──────── Sayfa ────────

Tamer Korkmaz için...

Gezi Parkı'nda ilk başlayan o sevimli protesto ve eylemler; bir sabah ansızın ve vahşi bir polis saldırısıyla bir tür toplu katliama....

Gezi Parkı'nda ilk başlayan o sevimli protesto ve eylemler; bir sabah ansızın ve vahşi bir polis saldırısıyla bir tür toplu katliama dönüşmeseydi de şu son 25 gündür çektiğimiz çileleri çekecek miydik?..
"Hayır çekmeyecektik" demek ne kadar doğruysa tahmin olarak...
"Yine bunları yaşayacaktık" diyenler de o kadar haklılar...
"En çok kim haklı?" sorusunun "mutlak doğru" bir cevabı ise yok ne yazık ki...
Ancak...
Elimizde asla yalanlanmayan bir arşiv var...

────────

Görevler:
1. Gezi Parkı yazısında "Tamer Korkmaz için..." ifadesinden başlayıp "o kadar haklılar..." ifadesi de dahil olmak üzere uzanan bölümü hiç değiştirmeden yineleyin.
2. Kayıtlarda "woman" sözcüğünü içeren her satırı seçip kopyalayın; büyük-küçük harf ayrımı dikkate alınmalıdır.
Gezi Parkı yazısı ile kayıtlar arasında herhangi bir bağlantı yoktur.

──────── Görev Girdisi ────────

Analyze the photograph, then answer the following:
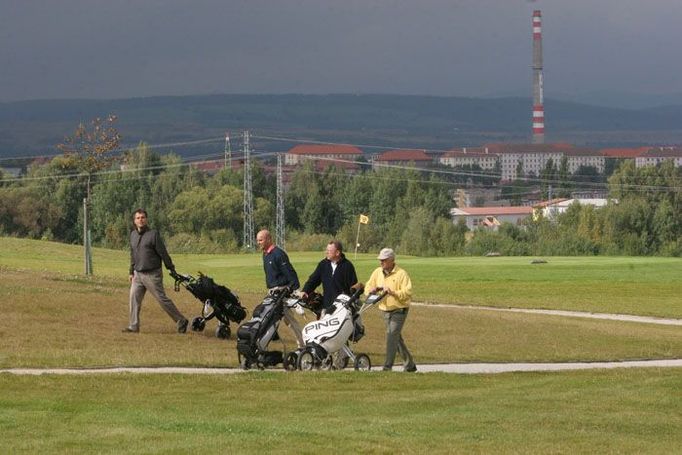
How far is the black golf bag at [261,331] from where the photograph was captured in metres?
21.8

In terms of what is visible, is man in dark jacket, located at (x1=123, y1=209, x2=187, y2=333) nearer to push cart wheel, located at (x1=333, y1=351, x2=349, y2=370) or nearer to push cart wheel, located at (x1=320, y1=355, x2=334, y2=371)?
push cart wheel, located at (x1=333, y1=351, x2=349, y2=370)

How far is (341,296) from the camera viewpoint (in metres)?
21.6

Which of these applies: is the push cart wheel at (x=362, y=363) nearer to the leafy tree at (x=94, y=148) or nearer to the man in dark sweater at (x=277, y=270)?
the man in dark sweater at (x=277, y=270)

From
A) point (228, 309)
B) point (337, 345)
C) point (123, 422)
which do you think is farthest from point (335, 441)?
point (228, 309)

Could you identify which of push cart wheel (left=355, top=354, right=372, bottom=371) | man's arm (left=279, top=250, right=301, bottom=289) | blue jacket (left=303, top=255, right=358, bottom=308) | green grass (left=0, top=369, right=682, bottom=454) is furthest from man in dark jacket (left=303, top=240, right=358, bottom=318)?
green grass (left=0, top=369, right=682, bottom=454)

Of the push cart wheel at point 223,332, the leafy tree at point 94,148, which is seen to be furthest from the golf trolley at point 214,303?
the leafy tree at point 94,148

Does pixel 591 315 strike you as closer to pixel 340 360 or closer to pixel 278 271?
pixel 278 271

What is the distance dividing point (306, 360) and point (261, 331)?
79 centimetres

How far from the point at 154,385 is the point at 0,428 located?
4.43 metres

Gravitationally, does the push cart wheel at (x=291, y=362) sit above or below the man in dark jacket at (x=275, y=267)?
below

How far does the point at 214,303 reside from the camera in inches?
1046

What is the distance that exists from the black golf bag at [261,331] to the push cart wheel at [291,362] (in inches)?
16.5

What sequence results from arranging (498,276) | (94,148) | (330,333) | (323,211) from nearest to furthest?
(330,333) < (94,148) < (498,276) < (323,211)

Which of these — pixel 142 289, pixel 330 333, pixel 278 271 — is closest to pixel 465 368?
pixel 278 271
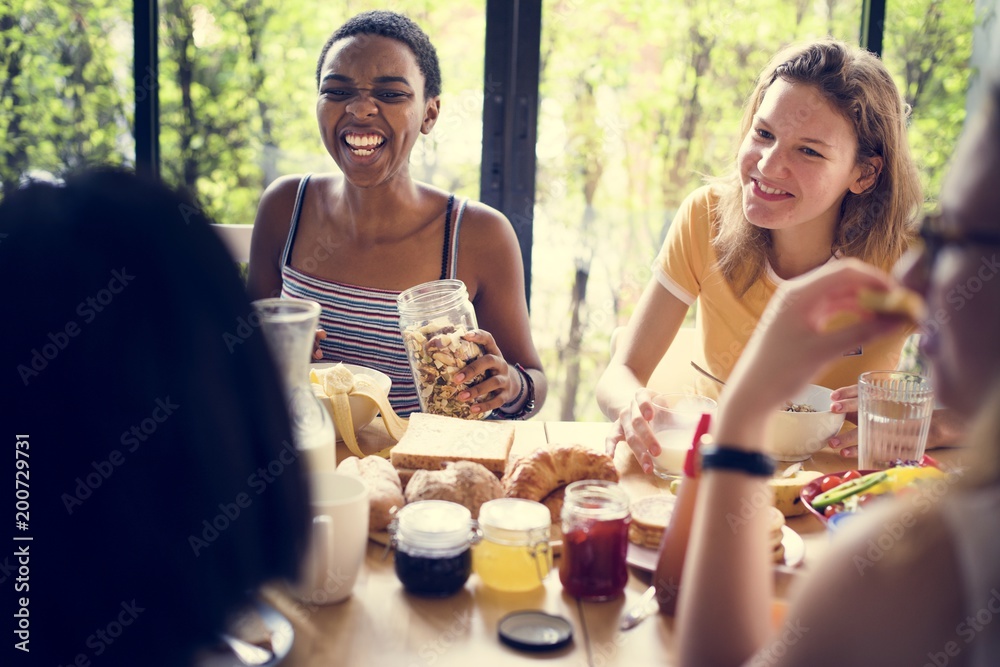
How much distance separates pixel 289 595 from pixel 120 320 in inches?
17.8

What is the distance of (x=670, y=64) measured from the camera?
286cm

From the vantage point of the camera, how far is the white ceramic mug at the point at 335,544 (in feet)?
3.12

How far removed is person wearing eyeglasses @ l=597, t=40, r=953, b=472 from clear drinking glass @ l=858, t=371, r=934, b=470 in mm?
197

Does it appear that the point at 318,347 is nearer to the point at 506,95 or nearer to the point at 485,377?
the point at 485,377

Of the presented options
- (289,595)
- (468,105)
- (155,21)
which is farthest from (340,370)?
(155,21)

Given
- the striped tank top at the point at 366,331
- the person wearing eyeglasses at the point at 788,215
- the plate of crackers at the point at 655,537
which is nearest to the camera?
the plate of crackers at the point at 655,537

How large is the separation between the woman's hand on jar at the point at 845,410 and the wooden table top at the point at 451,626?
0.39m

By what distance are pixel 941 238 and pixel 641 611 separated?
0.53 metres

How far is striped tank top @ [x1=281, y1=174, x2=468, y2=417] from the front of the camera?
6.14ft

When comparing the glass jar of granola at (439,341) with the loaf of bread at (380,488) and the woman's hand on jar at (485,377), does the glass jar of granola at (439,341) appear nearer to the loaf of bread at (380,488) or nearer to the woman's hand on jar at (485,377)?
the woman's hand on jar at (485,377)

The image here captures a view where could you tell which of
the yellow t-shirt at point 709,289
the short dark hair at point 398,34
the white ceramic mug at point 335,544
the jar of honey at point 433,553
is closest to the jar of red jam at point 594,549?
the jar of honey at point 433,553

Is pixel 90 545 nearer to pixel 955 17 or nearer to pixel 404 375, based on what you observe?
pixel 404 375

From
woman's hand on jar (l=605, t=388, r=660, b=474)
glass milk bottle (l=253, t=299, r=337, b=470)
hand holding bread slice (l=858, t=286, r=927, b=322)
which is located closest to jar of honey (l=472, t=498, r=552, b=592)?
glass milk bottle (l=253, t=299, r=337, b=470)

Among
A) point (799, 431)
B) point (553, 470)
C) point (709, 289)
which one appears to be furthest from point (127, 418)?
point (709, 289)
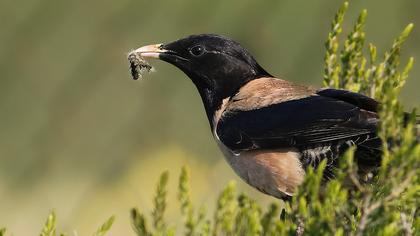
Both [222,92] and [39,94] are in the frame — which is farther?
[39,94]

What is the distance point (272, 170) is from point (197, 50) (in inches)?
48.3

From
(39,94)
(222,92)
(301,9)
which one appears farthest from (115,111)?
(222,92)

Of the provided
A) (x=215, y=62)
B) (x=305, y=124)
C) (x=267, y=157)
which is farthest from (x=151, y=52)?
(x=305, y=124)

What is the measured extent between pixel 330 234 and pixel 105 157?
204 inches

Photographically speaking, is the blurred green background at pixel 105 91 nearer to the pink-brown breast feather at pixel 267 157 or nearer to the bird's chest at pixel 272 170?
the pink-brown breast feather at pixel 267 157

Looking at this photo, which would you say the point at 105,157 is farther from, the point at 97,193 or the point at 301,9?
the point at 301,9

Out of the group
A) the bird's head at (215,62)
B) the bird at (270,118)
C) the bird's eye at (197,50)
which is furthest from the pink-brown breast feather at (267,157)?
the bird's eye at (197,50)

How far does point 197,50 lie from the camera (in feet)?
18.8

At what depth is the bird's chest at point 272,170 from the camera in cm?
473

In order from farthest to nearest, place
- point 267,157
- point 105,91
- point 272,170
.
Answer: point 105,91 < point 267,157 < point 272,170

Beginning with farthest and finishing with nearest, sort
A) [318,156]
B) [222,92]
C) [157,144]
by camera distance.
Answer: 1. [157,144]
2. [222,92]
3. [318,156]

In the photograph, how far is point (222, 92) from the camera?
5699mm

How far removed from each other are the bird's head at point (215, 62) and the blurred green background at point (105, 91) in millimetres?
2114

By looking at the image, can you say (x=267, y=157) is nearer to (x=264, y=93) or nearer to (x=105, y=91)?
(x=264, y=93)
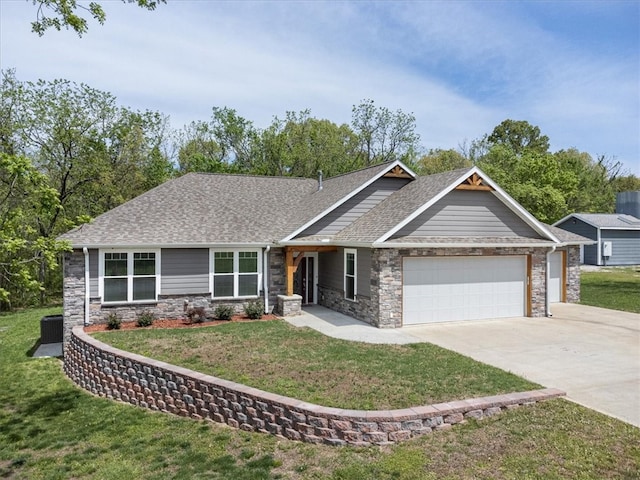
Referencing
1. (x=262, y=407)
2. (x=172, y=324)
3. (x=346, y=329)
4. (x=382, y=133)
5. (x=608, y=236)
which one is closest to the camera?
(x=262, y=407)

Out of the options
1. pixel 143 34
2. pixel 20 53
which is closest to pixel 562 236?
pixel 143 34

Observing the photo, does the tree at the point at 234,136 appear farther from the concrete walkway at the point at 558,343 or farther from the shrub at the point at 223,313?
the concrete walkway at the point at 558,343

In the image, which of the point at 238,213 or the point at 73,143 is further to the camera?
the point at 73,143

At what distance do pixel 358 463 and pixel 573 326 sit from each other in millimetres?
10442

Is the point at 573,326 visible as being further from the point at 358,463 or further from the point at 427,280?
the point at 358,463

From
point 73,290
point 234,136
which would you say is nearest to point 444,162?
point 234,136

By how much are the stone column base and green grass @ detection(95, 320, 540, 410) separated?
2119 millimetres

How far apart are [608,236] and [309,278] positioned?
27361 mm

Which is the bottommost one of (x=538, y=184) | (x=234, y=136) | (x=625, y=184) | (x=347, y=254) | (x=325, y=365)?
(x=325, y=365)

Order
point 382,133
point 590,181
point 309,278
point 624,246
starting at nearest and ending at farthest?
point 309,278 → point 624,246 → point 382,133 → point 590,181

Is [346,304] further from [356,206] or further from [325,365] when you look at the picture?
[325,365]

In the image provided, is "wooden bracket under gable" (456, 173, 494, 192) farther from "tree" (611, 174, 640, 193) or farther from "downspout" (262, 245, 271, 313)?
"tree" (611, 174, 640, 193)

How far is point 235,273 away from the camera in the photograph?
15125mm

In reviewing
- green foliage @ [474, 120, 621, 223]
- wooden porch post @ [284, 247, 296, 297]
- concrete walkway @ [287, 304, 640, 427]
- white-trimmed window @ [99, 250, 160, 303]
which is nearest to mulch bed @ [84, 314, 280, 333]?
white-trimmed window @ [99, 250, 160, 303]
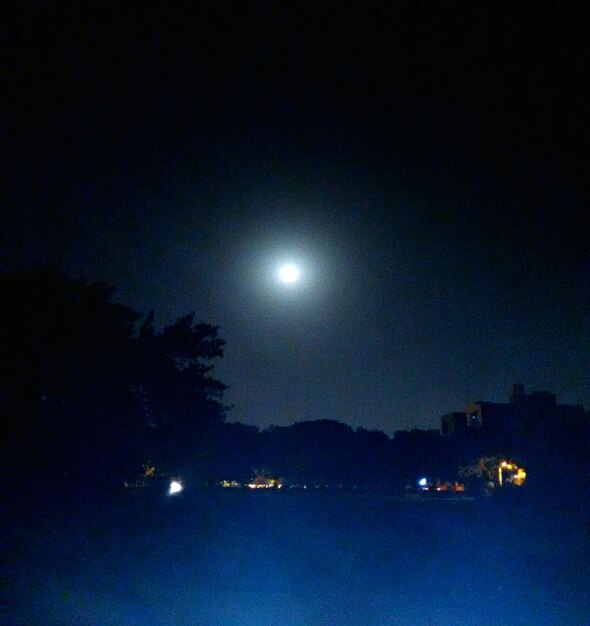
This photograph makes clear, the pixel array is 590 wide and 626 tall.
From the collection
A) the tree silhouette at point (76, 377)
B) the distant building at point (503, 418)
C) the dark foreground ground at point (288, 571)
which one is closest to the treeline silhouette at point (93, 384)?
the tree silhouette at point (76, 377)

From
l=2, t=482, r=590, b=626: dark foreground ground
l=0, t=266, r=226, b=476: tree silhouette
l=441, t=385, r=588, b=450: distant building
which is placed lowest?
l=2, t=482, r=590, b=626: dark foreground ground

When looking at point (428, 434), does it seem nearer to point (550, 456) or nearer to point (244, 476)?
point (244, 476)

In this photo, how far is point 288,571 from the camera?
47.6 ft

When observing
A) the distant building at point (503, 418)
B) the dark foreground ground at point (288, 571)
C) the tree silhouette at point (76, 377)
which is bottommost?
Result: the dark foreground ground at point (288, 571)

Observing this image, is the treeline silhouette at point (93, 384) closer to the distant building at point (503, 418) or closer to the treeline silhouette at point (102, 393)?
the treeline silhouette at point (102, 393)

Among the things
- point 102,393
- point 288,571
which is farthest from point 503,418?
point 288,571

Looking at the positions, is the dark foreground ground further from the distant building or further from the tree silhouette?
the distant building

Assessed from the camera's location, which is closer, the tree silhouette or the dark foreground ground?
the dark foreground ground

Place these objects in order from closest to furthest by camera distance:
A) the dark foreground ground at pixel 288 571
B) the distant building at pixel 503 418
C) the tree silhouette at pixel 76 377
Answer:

────────

Beklenen Sonuçlar:
1.
Tamer Korkmaz için...

Gezi Parkı'nda ilk başlayan o sevimli protesto ve eylemler; bir sabah ansızın ve vahşi bir polis saldırısıyla bir tür toplu katliama....

Gezi Parkı'nda ilk başlayan o sevimli protesto ve eylemler; bir sabah ansızın ve vahşi bir polis saldırısıyla bir tür toplu katliama dönüşmeseydi de şu son 25 gündür çektiğimiz çileleri çekecek miydik?..
"Hayır çekmeyecektik" demek ne kadar doğruysa tahmin olarak...
"Yine bunları yaşayacaktık" diyenler de o kadar haklılar...

2.
How large is the separation between the woman's hand on jar at the point at 845,410 and the wooden table top at the point at 451,626?
When comparing the glass jar of granola at (439,341) with the loaf of bread at (380,488) and the woman's hand on jar at (485,377), does the glass jar of granola at (439,341) appear nearer to the loaf of bread at (380,488) or nearer to the woman's hand on jar at (485,377)?
the woman's hand on jar at (485,377)
woman's hand on jar (l=605, t=388, r=660, b=474)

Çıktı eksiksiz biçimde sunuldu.